Le surpeuplement, c’est-à-dire le manque d’au moins une pièce par rapport à la norme définie par l’Insee, est un critère socialement discriminant dont les effets sont négatifs, en particulier sur la scolarité : toutes choses égales par ailleurs, le risque de retard scolaire est 1,4 fois plus élevé pour un enfant vivant dans un logement surpeuplé que pour les autres enfants, ce qui est un facteur de reproduction sociale des inégalités. Or, le surpeuplement est, en 2013, deux fois plus fréquent pour les ménages à bas revenu que pour les ménages modestes (revenu compris entre 20 et 40% de l’ensemble) et cinq fois plus que pour les ménages plus aisés. A définition constante, il a augmenté depuis 2002 pour les ménages à bas revenu. Cette dégradation est due au rapetissement de la surface habitable des logements de ces ménages : ils ont perdu en moyenne 2,3 mètres carrés entre 2002 et 2013, alors que la taille moyenne des ménages qui y habitent est restée la même. On peut discuter de la norme de surpeuplement de l’Insee, mais le constat d’une surface habitable moindre pour des ménages de taille identique montre que les habitants pauvres doivent se serrer davantage dans leur logement.
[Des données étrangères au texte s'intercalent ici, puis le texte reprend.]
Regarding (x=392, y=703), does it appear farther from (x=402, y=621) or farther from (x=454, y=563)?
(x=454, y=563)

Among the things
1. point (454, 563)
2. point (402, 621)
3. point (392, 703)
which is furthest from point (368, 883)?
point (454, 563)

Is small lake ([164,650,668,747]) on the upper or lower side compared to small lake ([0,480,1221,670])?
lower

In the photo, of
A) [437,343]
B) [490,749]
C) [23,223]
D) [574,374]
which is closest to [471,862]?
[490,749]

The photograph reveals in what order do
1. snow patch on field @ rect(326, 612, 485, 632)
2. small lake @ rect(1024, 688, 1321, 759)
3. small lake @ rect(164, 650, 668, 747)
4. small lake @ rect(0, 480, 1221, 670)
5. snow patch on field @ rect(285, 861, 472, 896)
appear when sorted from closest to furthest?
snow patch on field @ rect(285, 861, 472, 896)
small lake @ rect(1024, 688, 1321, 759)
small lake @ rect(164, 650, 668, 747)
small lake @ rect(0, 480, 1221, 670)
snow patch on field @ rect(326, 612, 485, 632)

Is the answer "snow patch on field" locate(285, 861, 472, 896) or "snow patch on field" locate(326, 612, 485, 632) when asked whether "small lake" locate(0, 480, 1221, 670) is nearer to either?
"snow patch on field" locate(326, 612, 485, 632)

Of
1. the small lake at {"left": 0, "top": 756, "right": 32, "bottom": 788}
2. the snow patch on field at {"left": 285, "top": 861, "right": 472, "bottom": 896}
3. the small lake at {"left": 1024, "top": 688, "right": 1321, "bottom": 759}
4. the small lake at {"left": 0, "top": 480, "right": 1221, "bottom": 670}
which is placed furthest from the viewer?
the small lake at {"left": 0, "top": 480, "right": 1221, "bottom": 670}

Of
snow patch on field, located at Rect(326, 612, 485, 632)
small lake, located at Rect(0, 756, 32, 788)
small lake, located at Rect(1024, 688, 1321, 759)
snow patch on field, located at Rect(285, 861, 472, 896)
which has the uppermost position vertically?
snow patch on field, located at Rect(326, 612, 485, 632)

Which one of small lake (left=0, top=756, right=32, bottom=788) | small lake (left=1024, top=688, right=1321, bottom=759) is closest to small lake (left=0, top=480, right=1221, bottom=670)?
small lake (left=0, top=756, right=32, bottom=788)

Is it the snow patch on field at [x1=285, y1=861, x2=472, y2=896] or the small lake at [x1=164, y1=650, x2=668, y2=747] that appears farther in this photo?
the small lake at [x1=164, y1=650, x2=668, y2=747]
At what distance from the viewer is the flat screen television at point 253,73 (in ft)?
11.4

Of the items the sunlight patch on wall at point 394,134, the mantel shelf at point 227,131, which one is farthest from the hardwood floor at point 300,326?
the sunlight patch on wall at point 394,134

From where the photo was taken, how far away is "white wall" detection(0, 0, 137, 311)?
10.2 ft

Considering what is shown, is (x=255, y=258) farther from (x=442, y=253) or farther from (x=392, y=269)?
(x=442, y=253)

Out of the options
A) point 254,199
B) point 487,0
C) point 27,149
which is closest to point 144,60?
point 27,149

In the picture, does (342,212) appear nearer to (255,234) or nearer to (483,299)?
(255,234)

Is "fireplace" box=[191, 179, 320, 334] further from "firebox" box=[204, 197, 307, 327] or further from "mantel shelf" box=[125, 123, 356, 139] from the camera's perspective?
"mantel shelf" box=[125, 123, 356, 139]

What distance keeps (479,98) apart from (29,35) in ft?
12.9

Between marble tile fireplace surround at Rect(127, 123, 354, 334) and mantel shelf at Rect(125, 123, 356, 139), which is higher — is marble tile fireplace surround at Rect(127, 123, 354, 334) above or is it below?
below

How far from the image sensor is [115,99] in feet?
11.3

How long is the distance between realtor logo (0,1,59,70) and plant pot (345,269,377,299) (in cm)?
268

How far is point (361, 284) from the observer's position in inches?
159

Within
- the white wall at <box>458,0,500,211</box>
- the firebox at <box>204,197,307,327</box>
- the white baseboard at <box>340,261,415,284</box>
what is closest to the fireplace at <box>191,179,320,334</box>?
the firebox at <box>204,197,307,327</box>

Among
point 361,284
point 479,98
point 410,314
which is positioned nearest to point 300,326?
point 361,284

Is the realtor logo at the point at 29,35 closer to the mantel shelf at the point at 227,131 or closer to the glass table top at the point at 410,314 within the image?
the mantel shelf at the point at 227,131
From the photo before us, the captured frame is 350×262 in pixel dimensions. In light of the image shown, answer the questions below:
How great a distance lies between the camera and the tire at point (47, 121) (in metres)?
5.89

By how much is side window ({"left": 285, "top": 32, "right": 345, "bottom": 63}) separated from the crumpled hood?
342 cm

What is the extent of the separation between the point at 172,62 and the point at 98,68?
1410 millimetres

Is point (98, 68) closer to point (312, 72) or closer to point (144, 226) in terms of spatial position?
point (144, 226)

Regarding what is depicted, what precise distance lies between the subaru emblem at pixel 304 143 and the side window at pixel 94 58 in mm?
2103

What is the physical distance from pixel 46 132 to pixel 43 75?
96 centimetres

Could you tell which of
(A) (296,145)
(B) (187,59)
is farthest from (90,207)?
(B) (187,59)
L’habitat des ménages à bas revenu : inégalités croissantes et forte dégradation économique

Le logement est situé dans un lieu de vie, que nous appelons habitat, qu’on pourrait nommer ‘biotope’ ou ‘milieu’ au sens des écologues. Pour reprendre une distinction usuelle en géographie, « si le logement désigne un local fermé et séparé destiné à l’habitation, l’habitat désigne plus largement l’ensemble des conditions d’environnement du logement : accessibilité, commerces et services, espaces publics ». La distinction des deux termes mérite d’être faite car il en va différemment des conditions de logement et d’habitat des ménages pauvres.
En reprenant la trilogie classique qui définit le développement durable, l’habitat revêt trois dimensions : économique, sociale et environnementale. L’économie, c’est avant tout un prix, un loyer, ou un taux d’effort consenti pour habiter un lieu particulier ; le social, ce sont les habitants alentour, la sécurité ou la dangerosité du quartier, les liens sociaux de voisinage ; l’environnement, c’est la qualité de l’air, le bruit, les aménités et nuisances du lieu où on vit.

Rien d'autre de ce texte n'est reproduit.